Skip to main content

Memory Use

File based factors#

Octopus has been designed to minimise disk accesses by buffering frequently accessed resources in main memory. In other words, rather than making lots of short disk reads and using little main memory, octopus prefers to making few large disk reads, and use more main memory. This is beneficial for a number of reasons, especially in a cluster setting. There are essentially two resources which octopus actively buffers: read data and reference sequence. Both these can be controlled by the user:

  • --max-reference-cache-footprint (-X) controls the reference buffer size.
  • --target-read-buffer-footprint (-B) controls the read buffer size. This is not a hard limit, but for most normal samples octopus will respect this.

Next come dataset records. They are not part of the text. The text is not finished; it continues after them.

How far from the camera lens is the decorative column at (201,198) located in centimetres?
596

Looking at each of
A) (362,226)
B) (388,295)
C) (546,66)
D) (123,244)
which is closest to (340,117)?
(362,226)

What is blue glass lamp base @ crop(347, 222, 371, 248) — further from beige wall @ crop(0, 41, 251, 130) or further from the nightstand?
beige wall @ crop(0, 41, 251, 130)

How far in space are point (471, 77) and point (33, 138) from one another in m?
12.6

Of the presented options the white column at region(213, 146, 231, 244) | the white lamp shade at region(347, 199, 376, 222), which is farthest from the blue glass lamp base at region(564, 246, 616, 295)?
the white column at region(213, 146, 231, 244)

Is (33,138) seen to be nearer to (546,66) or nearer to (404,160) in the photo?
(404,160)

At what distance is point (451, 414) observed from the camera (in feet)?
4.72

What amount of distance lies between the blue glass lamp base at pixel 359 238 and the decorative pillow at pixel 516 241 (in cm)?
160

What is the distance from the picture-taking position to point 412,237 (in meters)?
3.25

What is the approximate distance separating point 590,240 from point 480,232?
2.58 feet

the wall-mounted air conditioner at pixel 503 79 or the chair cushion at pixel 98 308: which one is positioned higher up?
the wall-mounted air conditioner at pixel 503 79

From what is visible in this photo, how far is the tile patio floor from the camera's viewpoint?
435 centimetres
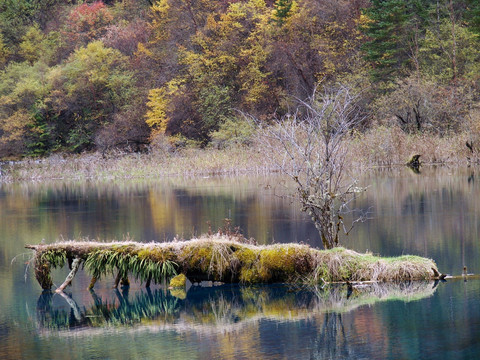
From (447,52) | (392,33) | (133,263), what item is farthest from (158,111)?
(133,263)

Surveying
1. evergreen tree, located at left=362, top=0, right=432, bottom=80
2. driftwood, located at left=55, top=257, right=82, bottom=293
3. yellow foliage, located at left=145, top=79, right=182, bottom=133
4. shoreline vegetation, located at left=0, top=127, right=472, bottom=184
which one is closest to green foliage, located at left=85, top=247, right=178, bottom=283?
driftwood, located at left=55, top=257, right=82, bottom=293

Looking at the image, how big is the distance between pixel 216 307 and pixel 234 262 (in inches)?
49.3

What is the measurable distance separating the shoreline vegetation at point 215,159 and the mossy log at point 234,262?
1466 cm

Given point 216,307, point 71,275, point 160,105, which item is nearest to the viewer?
point 216,307

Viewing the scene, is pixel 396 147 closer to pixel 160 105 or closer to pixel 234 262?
pixel 160 105

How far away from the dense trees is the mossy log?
102 ft

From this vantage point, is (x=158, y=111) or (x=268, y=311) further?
(x=158, y=111)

Both options are specified in all the standard memory units (e.g. 500Mb, 2G, 4GB, etc). Note both buffer sizes are shared between threads, so --target-read-buffer-footprint=2Gb using two threads would mean 1GB per thread. This is important is it determines the size of thread 'jobs', and can therefore have a significant impact on throughput and overall runtime.

Other factors#

The other factors to consider when optimising memory usage are:

  • Multithreading: More threads means more memory overhead. A good starting point is to 'budget' an extra 100MB per additional thread, however, this will also depend on your data and the factors below, so some trial and error may be required.
  • Calling model: Simpler models use less memory.
  • Model setup: The parameterisation of the calling model can have a large influence on short term memory usage. For example setting --max-joint-genotypes (in the trio or population model) to a very large memory may mean requests for large memory blocks.